• [SELECTED TEXT]
· · · · · · ·
Mississippi joint airport boards are creatures of § 61-5-37 and surrounding statutes. Two or more public agencies (typically a city and a county) can create a joint board to own and operate an airport, share the costs, and consolidate authority. The board exercises the powers of the constituent agencies, subject to limits in § 61-5-39 and the terms of the joint agreement. Revenues flow into a joint fund under § 61-5-41.

For abandoned personal property, Mississippi has parallel statutes for counties (§ 19-3-85) and municipalities (§ 21-39-21). They share a structure: receipt or recovery of the property, posting notice in three public places, a 120-day claim window, public auction with 10-day notice if no claim is filed, and proceeds to the appropriate treasury or general fund.

The Davis Jr. opinion is significant because it answers the systems integration question (how do these statutes combine for a joint airport board?) and the procedural question (what does it take to claim abandoned property?). It also confirms the proceeds rule: joint property revenues go to the joint fund.

Citations

  • Miss. Code Ann. § 19-3-85 (county procedure for abandoned personal property)
  • Miss. Code Ann. § 21-39-21 (municipal procedure for abandoned personal property)
  • Miss. Code Ann. § 61-5-37 (joint airport board authority to exercise constituent powers)
  • Miss. Code Ann. § 61-5-39 (limits on joint board authority)
  • Miss. Code Ann. § 61-5-41 (joint airport fund)
  • MS AG Op., Dulaney (Mar. 16, 2007) (joint airport board may follow either county or city statute for disposal of real property)

Source

Original opinion text

September 21, 2022
William H. Davis, Jr., Esq.
Attorney, Corinth-Alcorn County Joint Airport Board
Post Office Box 1613
Corinth, Mississippi 38835
Re:

Disposal of Abandoned Personal Property by a Joint Airport Board
Created Under Mississippi Code Annotated Section 61-5-37

Dear Mr. Davis:
The Office of the Attorney General has received your request for an official opinion.
· · · · · · ·
• [INFORMATION SHOWN]
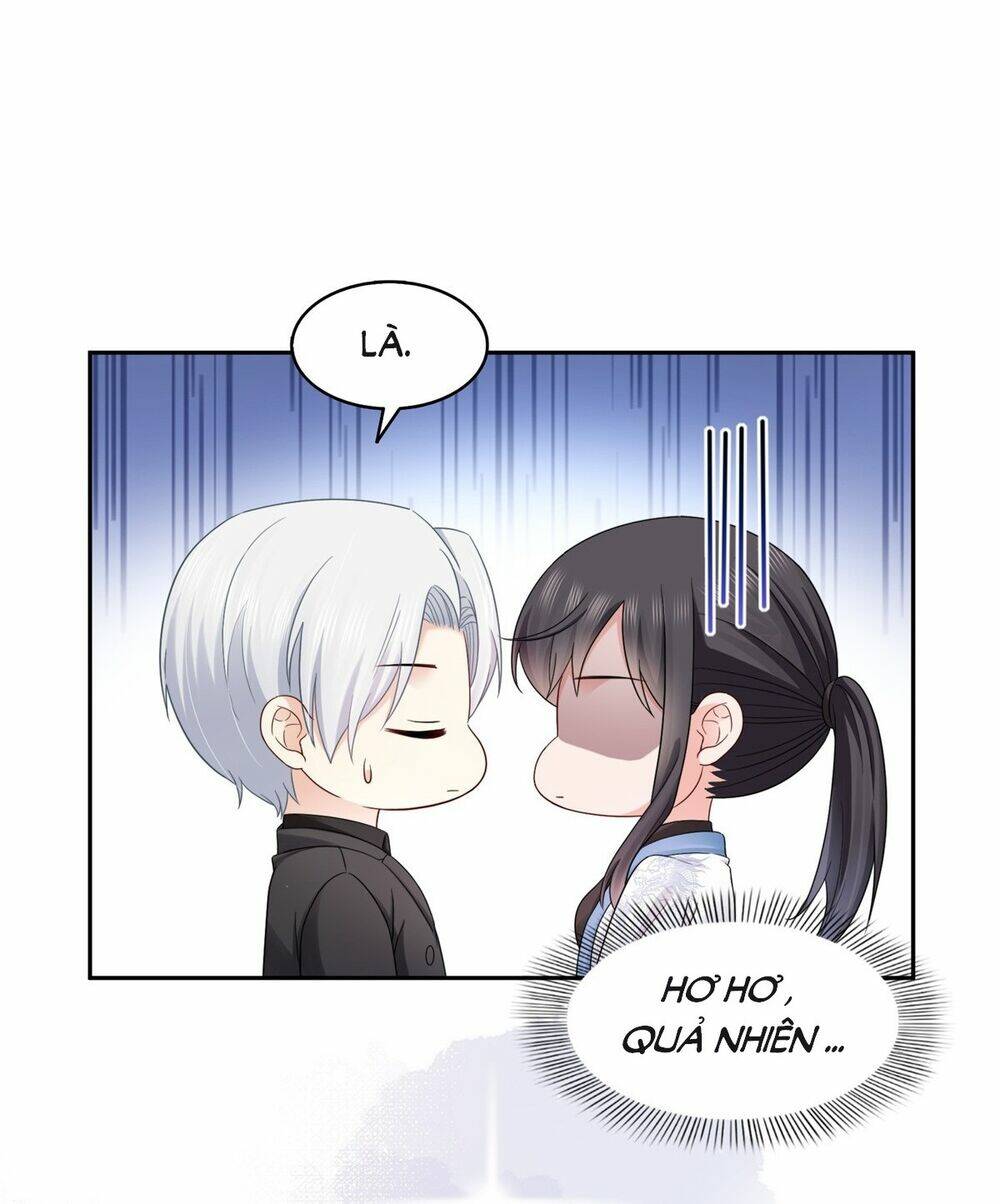 Hệt Như Hàn Quang Gặp Nắng Gắt Chapter 448 - Trang 36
· · · · · · ·
• [SET OF TASKS]
1 > Under the county and municipal statutes in the airport board text, how long is the window for claiming abandoned personal property?
2 > Please resume the airport board text from its final line.
The listing comes from a different source than the airport board text.

• [WRITTEN ANSWERS]
1 > 120 days.

2 >
Questions Presented
1. Does the Joint Airport Board have authority under Section 61-5-37 to dispose of abandoned
property using the procedures outlined in Sections 19-3-85 and 21-39-21?
2. If the answer to question one is in the affirmative, which statute, Section 19-3-85 or Section
21-39-21, must the Joint Airport Board follow?
3. If the answer to question one is in the negative, which governing entity—the City of
Corinth or Alcorn County—should proceed to dispose of the abandoned property in the
possession of the Joint Airport Board?
4. May an owner "claim" the property simply by advising the authorities that the property is
his, or does the word "claim" in the statutes require the owner to physically "recover" and
take possession of the property, removing it from the airport premises?
5. In the event the abandoned property is sold, should the proceeds from such sale be
deposited into the county treasury pursuant to Section 19-3-85, or into the general fund of
the municipality pursuant to Section 21-39-21?

Brief Response
1. Yes. A joint airport board created under Mississippi Code Annotated Section 61-5-37 may
exercise the authority of its constituent public agencies including the authority to dispose
of abandoned property pursuant to Sections 19-3-85 or 21-39-21.
2. Assuming the joint agreement creating the Joint Airport Board is silent as to which
statutory scheme shall be followed for the Joint Airport Board's disposal of abandoned
property, the Joint Airport Board may dispose of abandoned property in accordance with
either Section 19-3-85 or Section 21-39-21.
3. Based on our response to question one, this question is moot.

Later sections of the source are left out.